The first thing to realize is that in art, especially modern art, value is not simply attributed according to how aesthetically pleasing something is or how well it is made. Aesthetics and craftsmanship are certainly important, but they are are by no means the sole or even primary contributors to the value of an artwork, monetary or otherwise. Those who say ‘Memphis (Tricycle)’ is not beautiful or technically accomplished enough to be worth half a million dollars are simply missing the point.

To understand which factors are responsible for the value of a work of art, you must first understand what art is. Art is a way of seeing the world.

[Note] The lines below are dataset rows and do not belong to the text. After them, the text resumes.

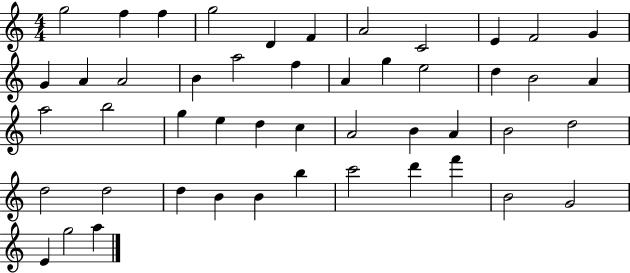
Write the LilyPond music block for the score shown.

{
  \clef treble
  \numericTimeSignature
  \time 4/4
  \key c \major
  g''2 f''4 f''4 | g''2 d'4 f'4 | a'2 c'2 | e'4 f'2 g'4 | \break g'4 a'4 a'2 | b'4 a''2 f''4 | a'4 g''4 e''2 | d''4 b'2 a'4 | \break a''2 b''2 | g''4 e''4 d''4 c''4 | a'2 b'4 a'4 | b'2 d''2 | \break d''2 d''2 | d''4 b'4 b'4 b''4 | c'''2 d'''4 f'''4 | b'2 g'2 | \break e'4 g''2 a''4 | \bar "|."
}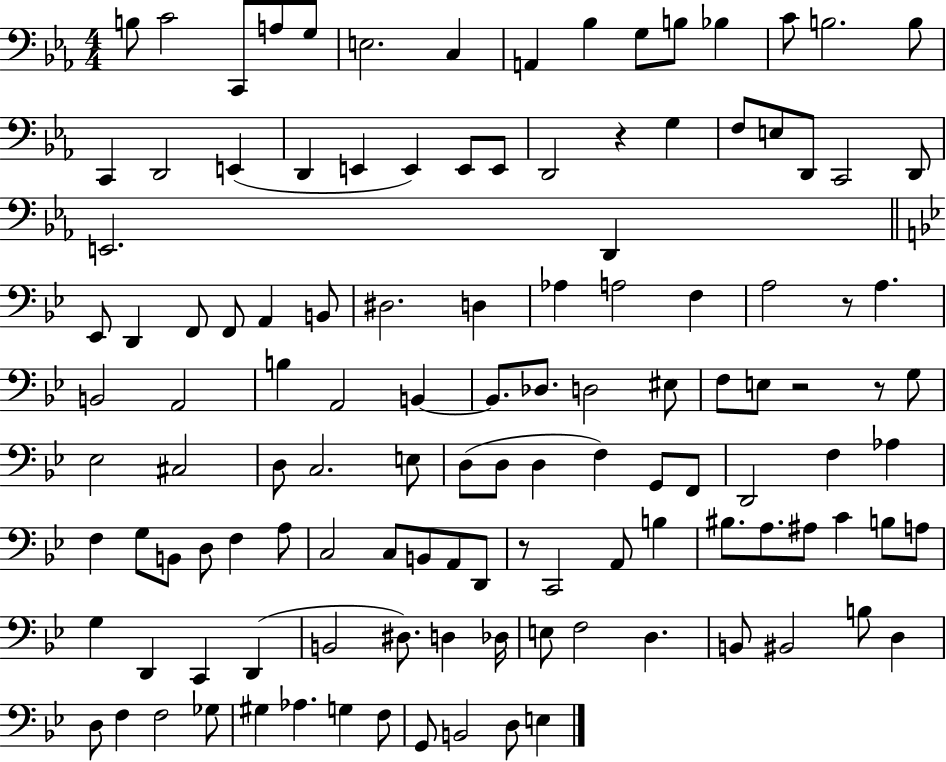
X:1
T:Untitled
M:4/4
L:1/4
K:Eb
B,/2 C2 C,,/2 A,/2 G,/2 E,2 C, A,, _B, G,/2 B,/2 _B, C/2 B,2 B,/2 C,, D,,2 E,, D,, E,, E,, E,,/2 E,,/2 D,,2 z G, F,/2 E,/2 D,,/2 C,,2 D,,/2 E,,2 D,, _E,,/2 D,, F,,/2 F,,/2 A,, B,,/2 ^D,2 D, _A, A,2 F, A,2 z/2 A, B,,2 A,,2 B, A,,2 B,, B,,/2 _D,/2 D,2 ^E,/2 F,/2 E,/2 z2 z/2 G,/2 _E,2 ^C,2 D,/2 C,2 E,/2 D,/2 D,/2 D, F, G,,/2 F,,/2 D,,2 F, _A, F, G,/2 B,,/2 D,/2 F, A,/2 C,2 C,/2 B,,/2 A,,/2 D,,/2 z/2 C,,2 A,,/2 B, ^B,/2 A,/2 ^A,/2 C B,/2 A,/2 G, D,, C,, D,, B,,2 ^D,/2 D, _D,/4 E,/2 F,2 D, B,,/2 ^B,,2 B,/2 D, D,/2 F, F,2 _G,/2 ^G, _A, G, F,/2 G,,/2 B,,2 D,/2 E,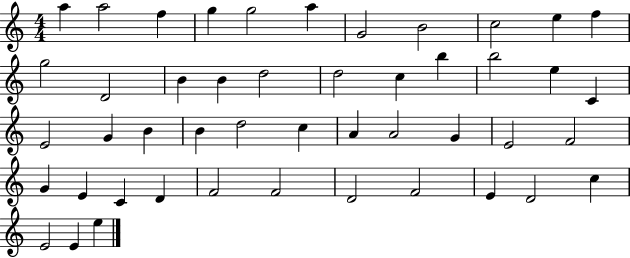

It challenges perceptions, evokes emotions and stimulates thought. All great art changes the way we see the world around us, or perhaps creates a new world all of its own. That’s what sets art apart from crafts, which are solely concerned with craftsmanship and aesthetics. 

Cindy Sherman's "Untitled #96" (1981) sold for $3,890,500 in 2011, making it the most expensive photograph at the time. Sherman’s life work encompasses several series of self portraits in which she challenges perceptions of identity. This body of photographic work was unprecedented in its scope and consistency, and one of the major forces that established photography as a medium for conceptual art.

With this in mind, it is easy to see why art can only exist by virtue of change. It needs to always show us new things, or show us existing things in new ways. That is why the most highly valued works are always the ones that are the best (not necessarily first) examples of an entirely new movement in art. Those works don’t just show us something new in the work itself, they actually change the world around them. 

This is what William Eggleston’s work represents. Just like the work of Picasso, Van Gogh, Mondriaan or Warhol, Eggleston’s work epitomizes an entirely new movement in art: in this case the movement that established color photography as a legitimate art form in a time when all serious art photography was black & white. It was a movement that gave us an entirely unprecedented look at the way we live, and and forever changed the art of photography. 

The real reason ‘Memphis (Tricycle)’ has come to stand out is because it so clearly typifies the author and the movement he was part of. It’s in the way the scene so aptly illustrates the time period. It’s in the way the photograph finds beauty in the commonplace and turns an everyday object into something iconic. It’s in the way it seems to reveal the feeling of desolation that lurks behind the facade of American suburbia. It’s in the way the photograph documents everyday life from a new perspective and enlarges the mundane to make it special. This single picture could tell you everything you need to know about the art movement it belongs to.

Andreas Gursky’s 1999 photograph ‘Rhine II’ is the most expensive photograph to date. Gursky used digital manipulation to show a contemporary twist on one of Germany’s favorite themes: the romantic landscape, and man’s relationship with nature. The photograph’s large format and computer aided perfection herald a new age for modern photography and its potential for creating hyper-real visions of the world.

‘Memphis (Tricycle)’ has become the archetypical example of Eggleston’s contribution to the art form, just like ‘Behind the Gare Saint-Lazare’ has for Cartier-Bresson and ‘Rhein II’ has for Gursky. These photographs, in retrospect, are some of the clearest and most accomplished examples of the new movements to which they belong. Together with a handful of other works they represent turning points in the way art represents the world, and because those particular turning points happened once, they can never happen again. 

The art world acknowledges this unique significance and reflects it in the monetary value placed on the works. So is a $4.3 million too much to pay for the world’s most expensive photograph? Considering that it is less than two percent of what was paid for the most expensive painting, I’d say it’s a bargain.